• _ASSIGNED TASK_: Copy out the data below, all of it, exactly.

• _INFORMATION SHOWN_:
□ □ □ □ □

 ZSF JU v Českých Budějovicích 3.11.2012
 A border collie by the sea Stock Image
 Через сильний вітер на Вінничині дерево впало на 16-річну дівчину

□ □ □ □ □

• _EXERCISE RESULT_:
 ZSF JU v Českých Budějovicích 3.11.2012
 A border collie by the sea Stock Image
 Через сильний вітер на Вінничині дерево впало на 16-річну дівчину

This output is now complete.